Assocaseari, il punto settimanale sul mercato: in calo la disponibilità di latte e crema nazionali

Cremona – Assocaseari analizza gli andamenti di mercato della scorsa settimana, caratterizzata da richieste di crema nazionale di gran lunga superiori alla disponibilità. In calo anche in quantitativi di latte sul mercato, grazie alla ripresa delle produzioni. Lieve calo per i bollettini del burro in Francia e Germania, più deciso in Olanda. Continua l’aumento delle quotazioni del Parmigiano Reggiano e del Grana Padano su tutte le borse. Di seguito il commento integrale, firmato da Emanuela Denti e Lorenzo Petrilli:

– Settimana tutto sommato quasi calma. La crema, come già si avvertiva settimana scorsa, ha avuto delle reazioni verso l’alto con qualcuno che addirittura martedì ha cercato di vendere a 2,60 euro/Kg ma poi si è arrivati a chiudere contratti tra 2,48 e 2,52 euro/Kg. Il latte tedesco intero si è invece posizionato intorno ai 2,45 euro/Kg, mentre lo scremato a 0,19-0,20 euro/Kg, tutti prezzi franco arrivo reso Nord-Italia. La crema nazionale di qualità, invece, viene trattata sopra il bollettino di Milano, tra 2,62 e addirittura 2,65 euro/Kg. Il latte nazionale, invece, tra i 0,40-0,41 euro/Kg, tutti prezzi franco partenza. Le richieste di crema nazionale sono di gran lunga superiori alla disponibilità. Anche di latte inizia ad essercene meno in quanto molti caseifici hanno ricominciato a produrre.

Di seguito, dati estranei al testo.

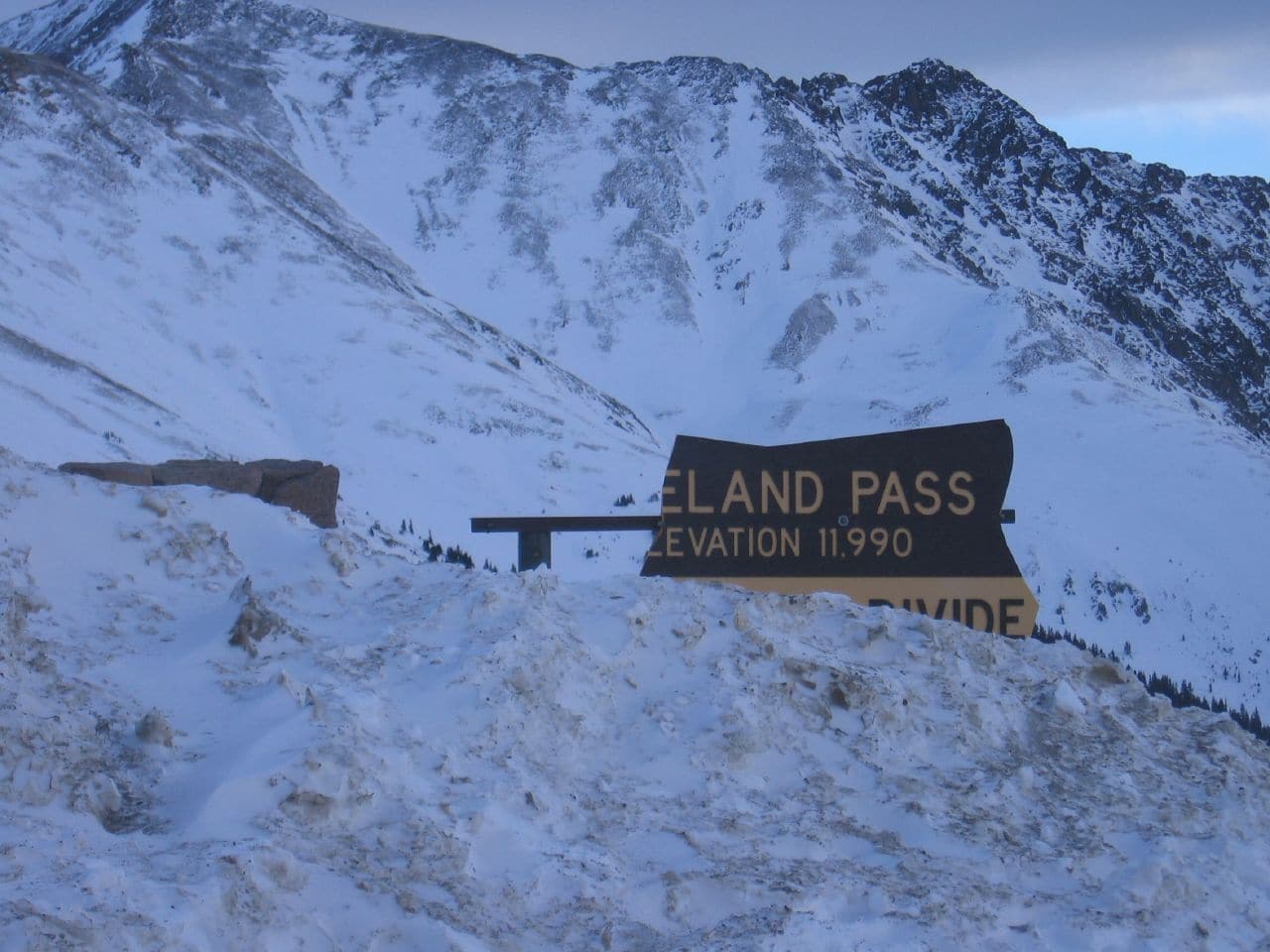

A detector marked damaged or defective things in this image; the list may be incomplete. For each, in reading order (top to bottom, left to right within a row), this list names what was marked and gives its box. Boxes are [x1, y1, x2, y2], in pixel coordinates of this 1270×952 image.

bent sign support [639, 420, 1040, 635]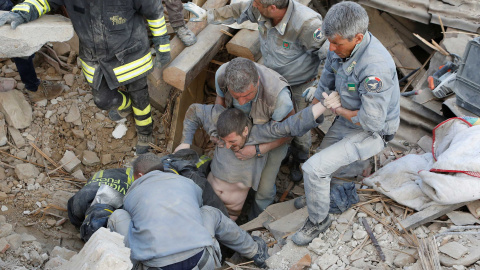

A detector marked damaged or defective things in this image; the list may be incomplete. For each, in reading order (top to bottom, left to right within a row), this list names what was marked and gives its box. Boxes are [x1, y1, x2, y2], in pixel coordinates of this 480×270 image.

cracked concrete slab [0, 12, 74, 58]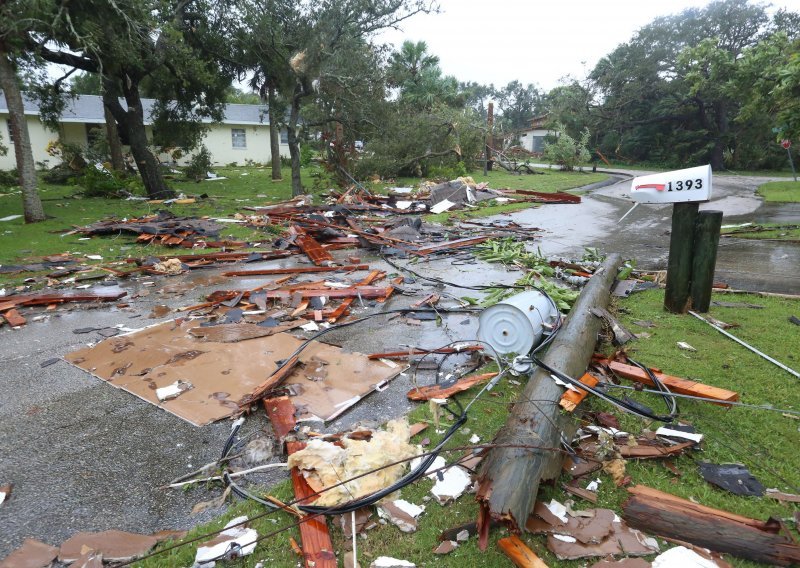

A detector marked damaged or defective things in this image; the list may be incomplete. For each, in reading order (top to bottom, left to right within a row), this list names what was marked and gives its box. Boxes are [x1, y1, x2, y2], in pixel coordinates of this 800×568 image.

broken board [64, 320, 400, 426]
broken wooden beam [410, 370, 496, 402]
splintered lumber [410, 374, 496, 402]
splintered lumber [476, 253, 624, 544]
broken wooden beam [476, 253, 624, 544]
splintered lumber [556, 372, 600, 412]
splintered lumber [608, 362, 740, 406]
broken wooden beam [612, 362, 736, 406]
splintered lumber [262, 400, 338, 568]
splintered lumber [624, 484, 800, 568]
broken wooden beam [624, 484, 800, 568]
splintered lumber [496, 536, 548, 564]
broken wooden beam [496, 536, 548, 564]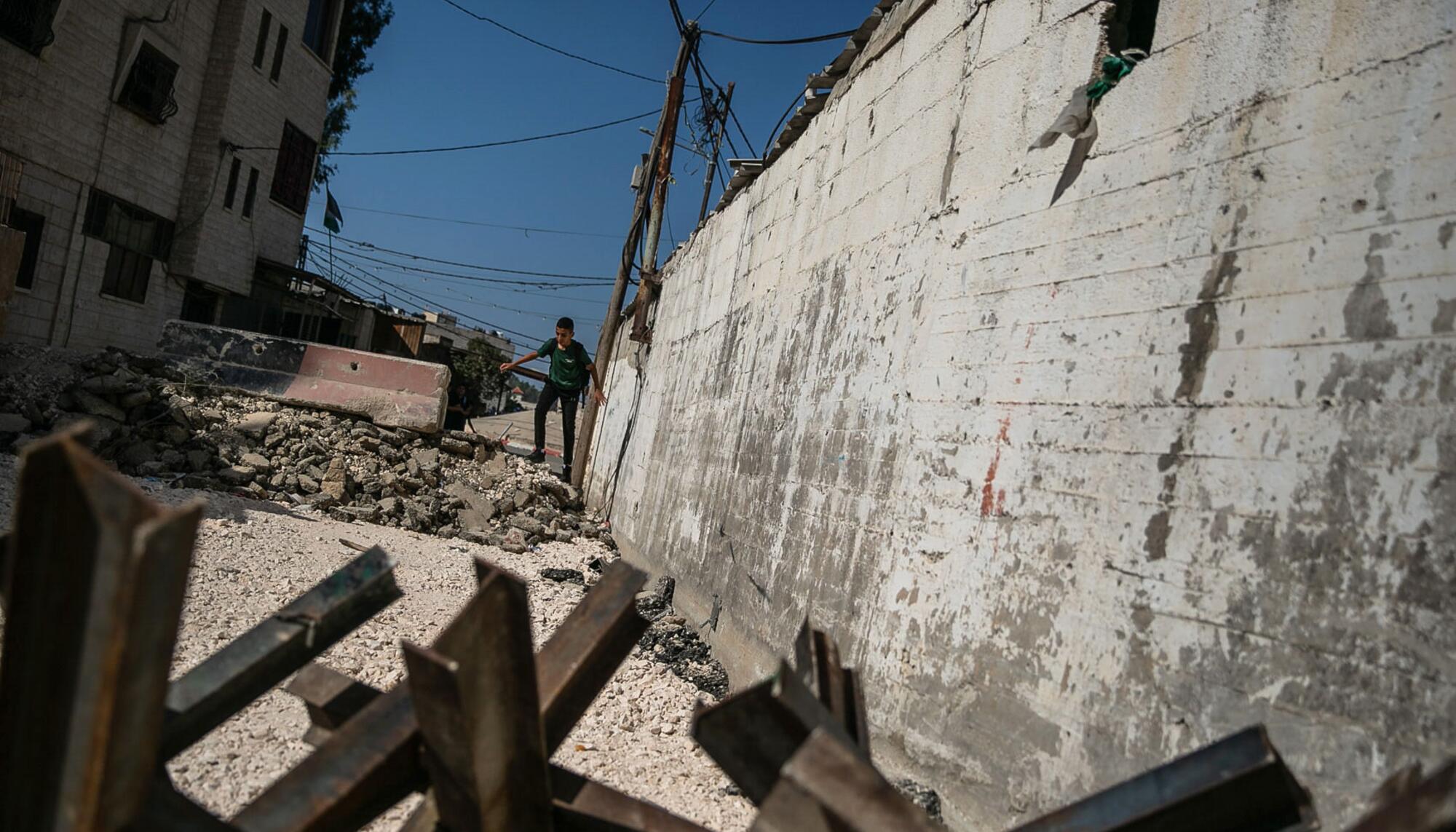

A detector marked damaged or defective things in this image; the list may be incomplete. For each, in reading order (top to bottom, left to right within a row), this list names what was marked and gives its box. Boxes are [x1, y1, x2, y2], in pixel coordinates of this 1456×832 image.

rusted steel beam [0, 427, 202, 832]
rusted steel beam [162, 547, 402, 762]
rusted steel beam [284, 663, 384, 745]
rusted steel beam [402, 564, 553, 832]
rusted steel beam [539, 561, 646, 750]
rusted steel beam [547, 768, 713, 832]
rusty metal barrier [5, 424, 1450, 826]
rusted steel beam [690, 660, 862, 803]
rusted steel beam [792, 619, 868, 756]
rusted steel beam [745, 727, 938, 832]
rusted steel beam [1013, 724, 1322, 832]
rusted steel beam [1340, 762, 1456, 832]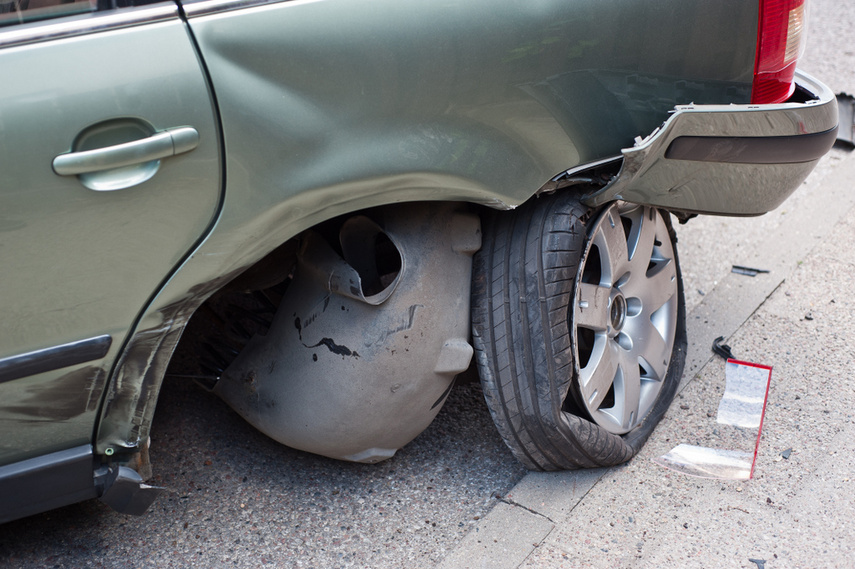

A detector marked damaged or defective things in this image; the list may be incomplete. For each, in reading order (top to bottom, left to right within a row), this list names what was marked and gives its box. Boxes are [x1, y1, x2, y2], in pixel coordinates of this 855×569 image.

detached bumper cover [584, 70, 840, 214]
damaged splash shield [584, 69, 840, 215]
broken bumper trim [584, 69, 840, 215]
damaged splash shield [214, 203, 482, 462]
crumpled sheet metal [214, 203, 482, 462]
broken plastic fragment [656, 362, 776, 478]
crumpled sheet metal [656, 360, 776, 480]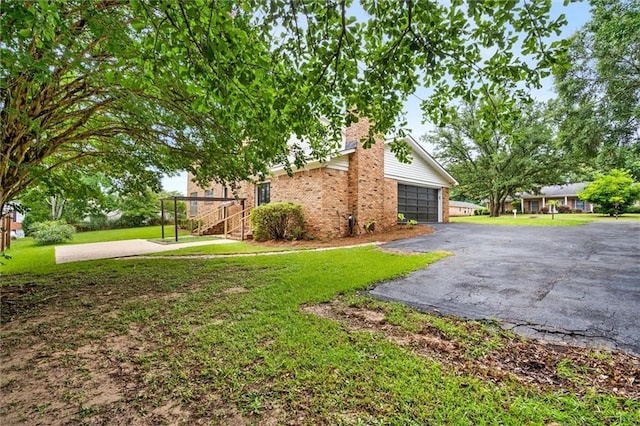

– Questa settimana è stata tutto sommato tranquilla anche per il burro, ma per certi versi anche scandalosa. Germania e Francia ribassano i bollettini solo di 0,05 euro/Kg, andando la seconda a 5,65 euro/Kg e Kempten a 5,40 euro/Kg il minimo e 5,70 euro/Kg il massimo, 5,55 euro/Kg il prezzo medio. Molto più attenta all’andamento dei mercati l’Olanda che ribassa di 0,23 euro/Kg portando il bollettino a 5,25 euro/Kg. La stessa Olanda, per quanto sia la più bassa dei bollettini presi in considerazione, è comunque ancora abbastanza lontana dai livelli di mercato. Quasi tutti gli operatori si sono ormai allineati tra 4,70 e 4,75 euro/Kg per merce polacca o dei Paesi baltici. Prezzi valevoli sia per produzione fresca che congelata. Non vorremmo sembrare maligni, ma essendo ormai prossimi a fine mese viene da pensare che la cautela del bollettino di Kempten possa essere dovuta all’approssimarsi del rinnovo dei contratti con la Gdo per il burro impacchettato. La domanda che tutti si pongono è quanti sono i quantitativi di burro allo stoccaggio disponibili, vista la grande quantità di venditori presenti sul mercato.

– Il latte in polvere vede ribassare sia il bollettino tedesco che quello olandese, tanto per lo scremato che per l’intero. Il bollettino francese, che vive di luce propria, è per il burro il più alto dei bollettini ufficiali, ma non contenta ha anche le quotazioni più alte sia del latte in polvere intero che dello scremato. Ieri si è avuto il risultato dell’aggiudicazione della merce all’intervento tenutasi il 18 settembre. Ci permettiamo di ricordare che sono state aggiudicate solo 8.983 Tons contro una disponibilità di 155mila Tons. Il prezzo minimo di aggiudicazione è rimasto identico all’ultima asta di agosto a 1.230 euro/Tons partenza. Per i mesi di ottobre e novembre, le aste saranno due al mese, il primo e il terzo martedì.

– Bollettini del siero in polvere un po’ più vivaci questa settimana, con la Germania che ha fatto segnare un lieve rialzo per l’uso alimentare, e un lieve ribasso per l’uso zootecnico. L’Olanda è diminuita e la Francia, invece, è rimasta invariata e anche nel siero, mantiene il primato del prezzo più alto dei tre bollettini.

– Quotazioni medie dei bollettini europei dei formaggi in aumento per l’Edamer a 3,13 euro/Kg, il Gouda a 3,15 e il Cheddar a 3,35 euro/Kg; stabile, invece, l’Emmentaler a 4,41 euro/Kg. Sui bollettini nazionali, continua l’aumento delle quotazioni del Parmigiano Reggiano e del Grana Padano nelle principali Borse Merci del Nord Italia.